Segment Start: Page extract

# DP table in progress.



## ACP (Jan 24, 2009)

I got a new floor model DP yesterday, the Porter Cable one from Lowes. I've wanted one with the features it had, plus I am upgrading from an 8 1/2" baby bench top, so I was pretty excited to get it. I am not reviewing the DP and won't for awhile, but on a side note, man that thing is quiet. My old Shop Fox isn't loud (what DP is) but in comparison I had to look twice to see if it was on. 

Anyways....reason for the post. I started building a DP table tonight. It's kind of fly by the seat of my pants based on several I have seen online and in books and based on what I had on hand. 

It's made of 3/4" particle board with a melamine or similar 1/4" sheet on top of that. I cut out a 2 1/4" square for a replaceable backer. I attached it to the table with two toggle clamps I bought at HF years ago and have never used. The table didn't let me bolt it to it directly. I also put a hook under the table for the morse taper wedge and drilled three holes in the rear vertical face to hold the three hex keys that came with it. I initially tried to make some homemade hardwood t-track, but it didn't work and it got late so I just glued in a hard wood filler in the routed dados and will get some real T-track Tuesday. 

I aslo rounded the back side for easy access to the height lever and rounded the two front ends so my kids don't bump their heads (ok, so I don't bump my head). 

It's a work in progress as I still need to build the fence and hold downs. I'll add them when I get them built and put on, but I am thinking your standard fence that runs in the t-tracks and locks down with knobs and has a repeatable stop on a t-track too. I'm not sure on hold downs yet but will probably get some smaller toggle clamps for those. 

Comments, advise and critisicm always welcome and requested. Thanks!


----------



## H. A. S. (Sep 23, 2010)

Cool design there.:thumbsup:


Here's some bad pics of mine. I'm using 3/8 carriage bolts, countersunk into the top; will fill later with Bondo. Drilled a big ol chunk of steel a few weeks ago, so the 3/8" bolts are plenty big enough. Could have went 1/2".

Bought the cheap T Track, and holddown from Rockler.

The new table is from an old sink cutout, kinda granite looking stuff that was .800 thick, not 3/4".

Look around for heavier TTrack and holddowns.


----------



## cabinetman (Jul 5, 2007)

It looks good so far. You're on the right track (pun :smile. Looking at the holding toggles, I would go with something more substantial. With those I'm thinking you could bump it and maybe set the top ajar.

Segment End: Page extract
Segment Start: Recorded data

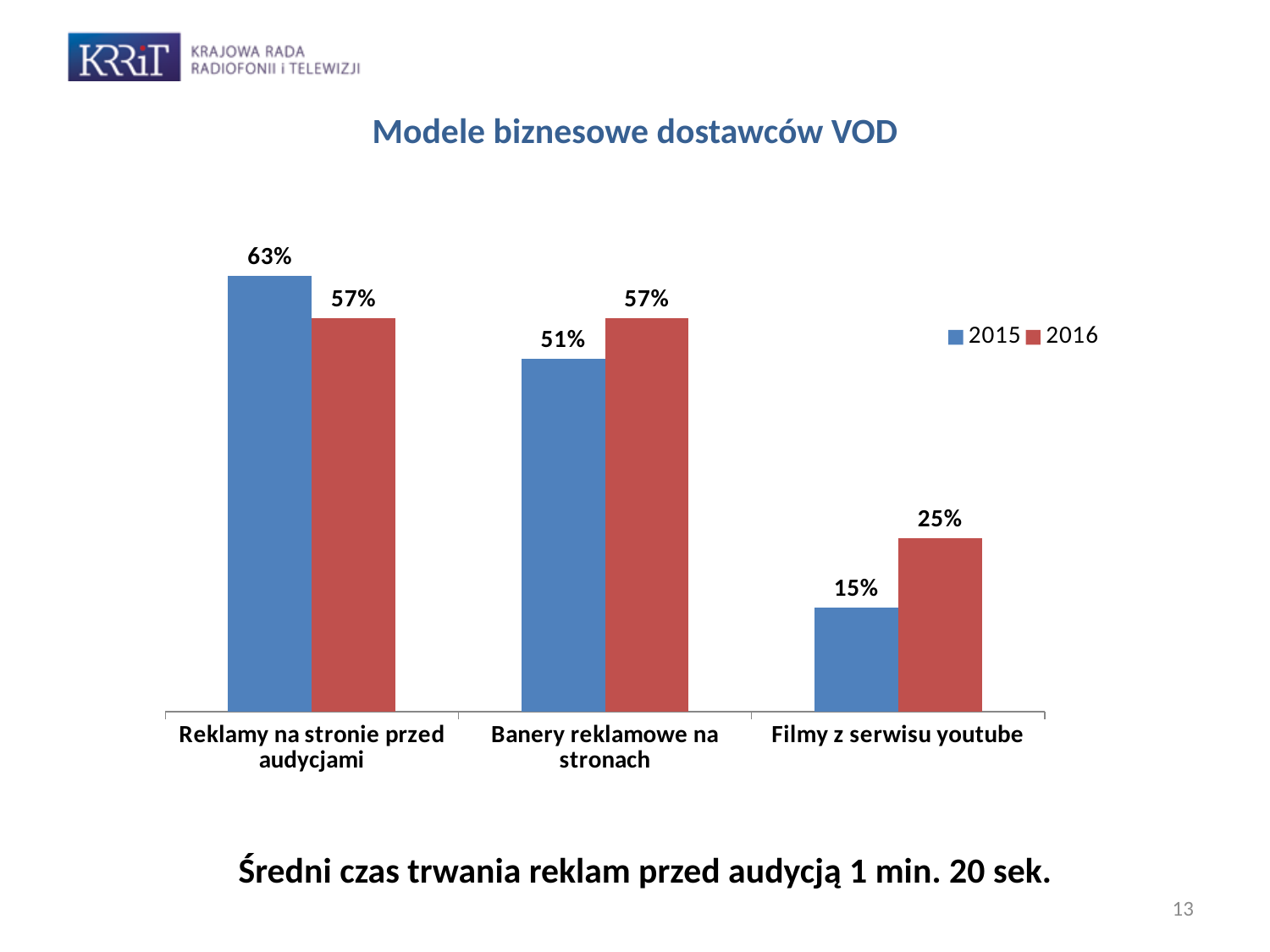
Which category has the highest 2015 value? Reklamy na stronie przed audycjami What is the 2015 value for "Reklamy na stronie przed audycjami"? 63% What kind of chart is shown on the slide? Bar chart How many categories are shown on the x axis? 3 Which category has the lowest 2016 value? Filmy z serwisu youtube How many series does the legend list? 2 Which is larger for "Banery reklamowe na stronach": the 2015 value or the 2016 value? 2016 What is the title of the chart? Modele biznesowe dostawców VOD What is the 2016 value for "Filmy z serwisu youtube"? 25% What is the difference between the 2016 and 2015 values for "Filmy z serwisu youtube"? 10% What is the 2015 value for "Banery reklamowe na stronach"? 51% What is the difference between the 2015 and 2016 values for "Reklamy na stronie przed audycjami"? 6%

Segment End: Recorded data

- _Work instructions_:
a: Retype the passage of the drill press table thread from "## ACP (Jan" to "if it was on.".
b: In the first post of the drill press table thread, what is the table made of?

- _Task-by-task outputs_:
a:
## ACP (Jan 24, 2009)

I got a new floor model DP yesterday, the Porter Cable one from Lowes. I've wanted one with the features it had, plus I am upgrading from an 8 1/2" baby bench top, so I was pretty excited to get it. I am not reviewing the DP and won't for awhile, but on a side note, man that thing is quiet. My old Shop Fox isn't loud (what DP is) but in comparison I had to look twice to see if it was on.

b: It is made of 3/4" particle board with a melamine or similar 1/4" sheet on top.